> **THE PROBLEM**
Print the data exactly as written, but leave out each picture.
[LISTED ENTRIES]
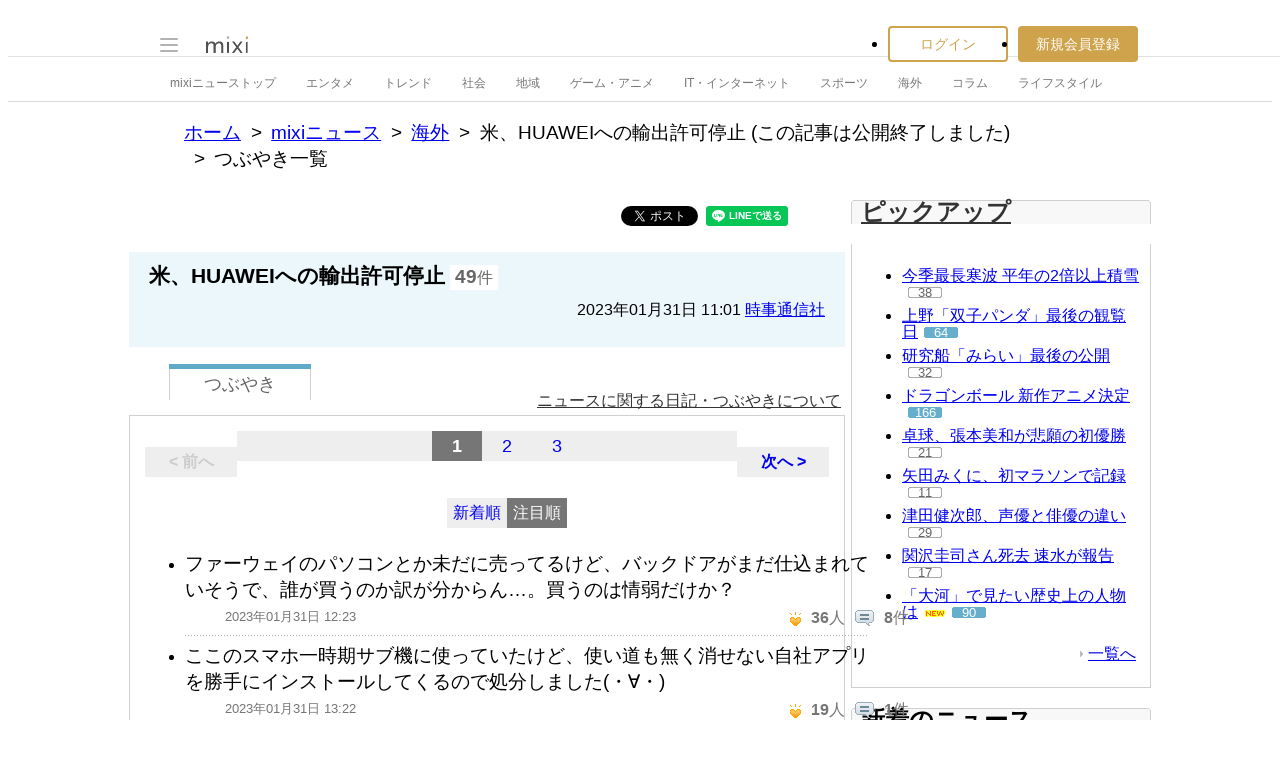

--- FILE ---
content_type: text/html; charset=utf-8
request_url: https://www.google.com/recaptcha/api2/aframe
body_size: 266
content:
<!DOCTYPE HTML><html><head><meta http-equiv="content-type" content="text/html; charset=UTF-8"></head><body><script nonce="xMbO717bHBYHs-8cyI-4og">/** Anti-fraud and anti-abuse applications only. See google.com/recaptcha */ try{var clients={'sodar':'https://pagead2.googlesyndication.com/pagead/sodar?'};window.addEventListener("message",function(a){try{if(a.source===window.parent){var b=JSON.parse(a.data);var c=clients[b['id']];if(c){var d=document.createElement('img');d.src=c+b['params']+'&rc='+(localStorage.getItem("rc::a")?sessionStorage.getItem("rc::b"):"");window.document.body.appendChild(d);sessionStorage.setItem("rc::e",parseInt(sessionStorage.getItem("rc::e")||0)+1);localStorage.setItem("rc::h",'1769333054203');}}}catch(b){}});window.parent.postMessage("_grecaptcha_ready", "*");}catch(b){}</script></body></html>

--- FILE ---
content_type: application/javascript; charset=utf-8
request_url: https://fundingchoicesmessages.google.com/f/AGSKWxWn6xuTonxzVsO6svw5wkyJi7r8H8f-YoNLDfnCc5HvhwUBs61rw8e_aJ3qn4DhzRY9eMBBIGOWXHmfgbF4M-zbAxVeaSsymNBsjR3-eFRLplVGqkz8kTbPMnmRZ52mXm7LJJe5rfRArzUDVdJKwpYNCJkYI0gY58g_F0lFj3gBYkrRFL2NZFi6itrH/_/adloader./adsniptrack./ima/ads_/qpon_big_ad_elements/ads/
body_size: -1289
content:
window['52c479a2-61c0-4937-98ec-7d5ebaf56662'] = true;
[/LISTED ENTRIES]
> **YOUR RESPONSE**
--- FILE ---
content_type: text/html; charset=utf-8
request_url: https://www.google.com/recaptcha/api2/aframe
body_size: 266
content:
<!DOCTYPE HTML><html><head><meta http-equiv="content-type" content="text/html; charset=UTF-8"></head><body><script nonce="xMbO717bHBYHs-8cyI-4og">/** Anti-fraud and anti-abuse applications only. See google.com/recaptcha */ try{var clients={'sodar':'https://pagead2.googlesyndication.com/pagead/sodar?'};window.addEventListener("message",function(a){try{if(a.source===window.parent){var b=JSON.parse(a.data);var c=clients[b['id']];if(c){var d=document.createElement('img');d.src=c+b['params']+'&rc='+(localStorage.getItem("rc::a")?sessionStorage.getItem("rc::b"):"");window.document.body.appendChild(d);sessionStorage.setItem("rc::e",parseInt(sessionStorage.getItem("rc::e")||0)+1);localStorage.setItem("rc::h",'1769333054203');}}}catch(b){}});window.parent.postMessage("_grecaptcha_ready", "*");}catch(b){}</script></body></html>

--- FILE ---
content_type: application/javascript; charset=utf-8
request_url: https://fundingchoicesmessages.google.com/f/AGSKWxWn6xuTonxzVsO6svw5wkyJi7r8H8f-YoNLDfnCc5HvhwUBs61rw8e_aJ3qn4DhzRY9eMBBIGOWXHmfgbF4M-zbAxVeaSsymNBsjR3-eFRLplVGqkz8kTbPMnmRZ52mXm7LJJe5rfRArzUDVdJKwpYNCJkYI0gY58g_F0lFj3gBYkrRFL2NZFi6itrH/_/adloader./adsniptrack./ima/ads_/qpon_big_ad_elements/ads/
body_size: -1289
content:
window['52c479a2-61c0-4937-98ec-7d5ebaf56662'] = true;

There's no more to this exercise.